TRAVAIL DEMANDÉ:
1. D'après le texte étudié sur Dieu et la religion, pourquoi la distance entre les connaissances et les convictions religieuses n'est-elle jugée ni gênante ni déchirante ?
2. Prolongez le texte étudié sur Dieu et la religion au-delà de sa dernière phrase.

Le Dieu de la raison et le Dieu de l’imagination ne font pas toujours bon ménage. Mais est-ce grave ? N’est-ce pas le signe que Dieu est toujours au-delà de Dieu ?

  Quand on m’interroge sur « Dieu », je m’aperçois qu’il y a une différence entre mes connaissances sur la religion et mes convictions religieuses. Dans le premier cas, je prends une position académiquement convenable par rapport à mes études en philosophie herméneutique, discipline qui étudie les conditions de l’interprétation humaine. Au contraire, je garde encore au niveau des convictions, sans aucun souci de cohérence, la même image naïve de Dieu que je m’étais faite à partir de certains livres d’enfance.

  Personnellement, je ne trouve cette distance entre moi et moi-même ni gênante ni déchirante, dans la mesure où nous sommes tous dans une condition similaire à chaque fois que nous parlons du « lever » et du « coucher » du soleil, bien conscients pourtant que le soleil ne bouge pas. Je pourrais dire précisément que, comme les modèles géocentrique et héliocentrique, ma connaissance et mes convictions sur Dieu et la religion vont dans deux directions opposées.

  Dans mes recherches philosophiques, j’insiste sur la puissance de la parole de Dieu qui renverse l’activité humaine en passivité. L’herméneutique se soucie de penser les efforts que l’homme accomplit pour interpréter lui-même, les autres et le monde qu’il habite, tandis que la théologie s’occupe de montrer l’homme en tant qu’être interprété par Dieu. Quoi qu’en ait dit le théologien réformé Gerhard Ebeling (1912-2001), il me semble qu’aucune théologie herméneutique ne puisse se faire : l’intervention de Dieu sur l’homme peut même se dire anti-herméneutique, car elle annule toutes nos quêtes de sens.

DONNÉES ENREGISTRÉES:
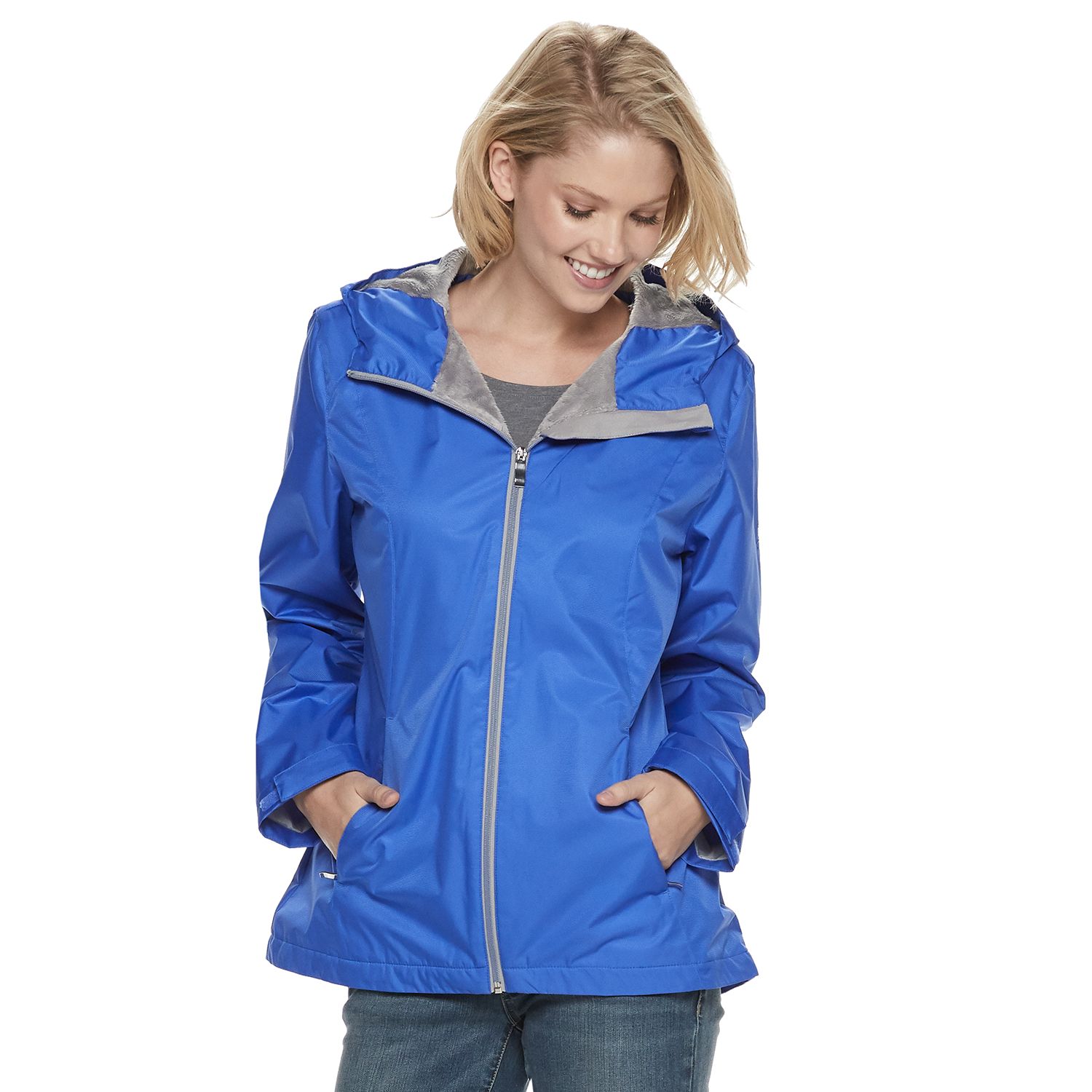 zeroxposur rain jacket womens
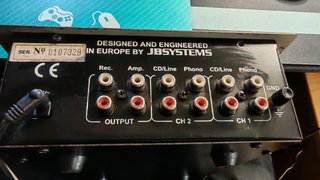 Mesa de mezclas DJ JB Systems Compact 11010
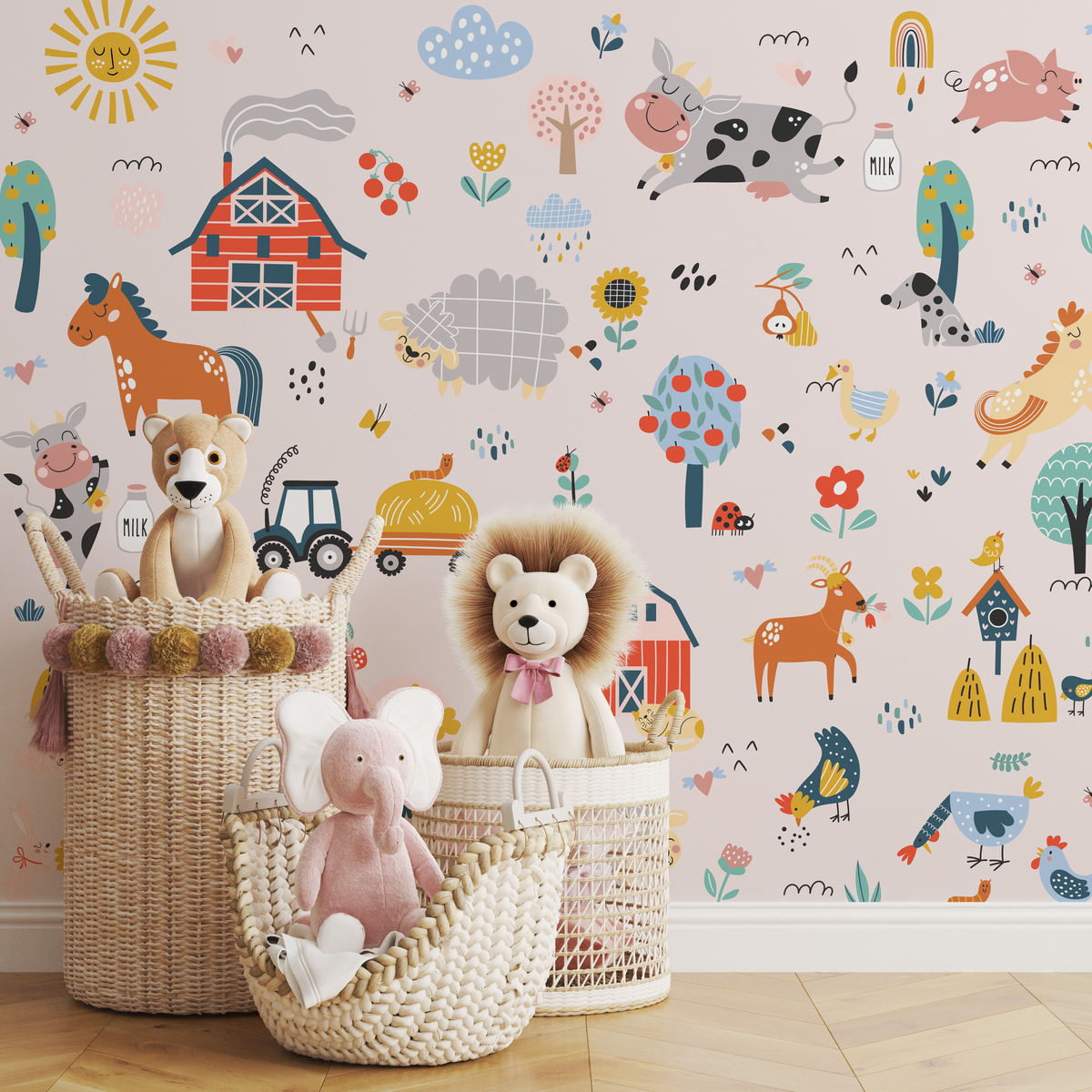 Farm Wall Paper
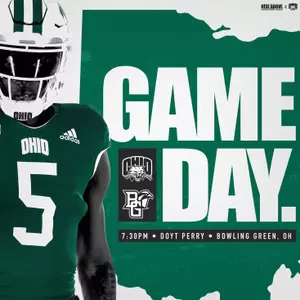 Ohio Football Visits Bowling Green on Tuesday Image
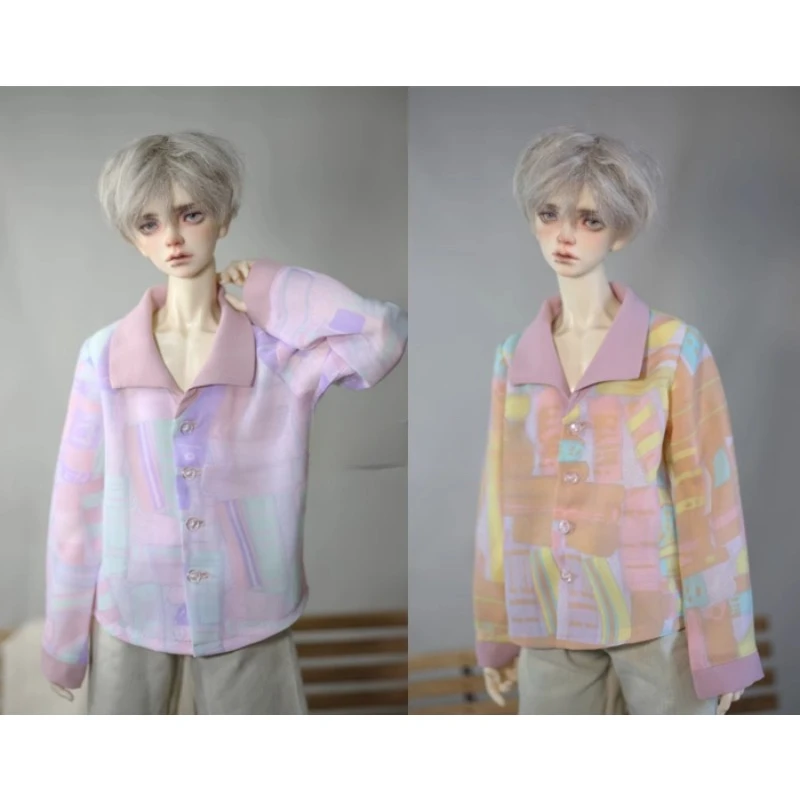 

BJD Chiffon shirt for 1/4 1/3 Uncle Strong Uncle Doll Clothes CMB Doll Clothes CMB356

RÉPONSES NUMÉROTÉES:
1. Elle n'est jugée ni gênante ni déchirante parce que nous sommes tous dans une condition similaire chaque fois que nous parlons du « lever » et du « coucher » du soleil, tout en sachant bien que le soleil ne bouge pas.

2.
  Bien que je ne puisse pas me dire croyant, je ne nie pas avoir souvent joué dans mon imaginaire avec Dieu, avec sa forme, sa personnalité, son essence et son rapport à nous. C’est à ce niveau – que je situerais entre la conviction et la libre imagination – qu’il me semble avoir découvert toute l’impuissance de la parole de Dieu. Quand j’étais petit, je refusais la littérature et je ne lisais que des livres de vulgarisation scientifique. En particulier, j’aimais penser aux analogies entre l’infiniment grand et l’infiniment petit : la forme du système solaire me semblait une répétition de la structure de l’atome, avec son noyau autour duquel tournent les électrons. Et au fond, si les atomes sont les éléments qui constituent aussi mon corps, j’aimais alors penser que les galaxies étaient comme les cellules d’un corps gigantesque.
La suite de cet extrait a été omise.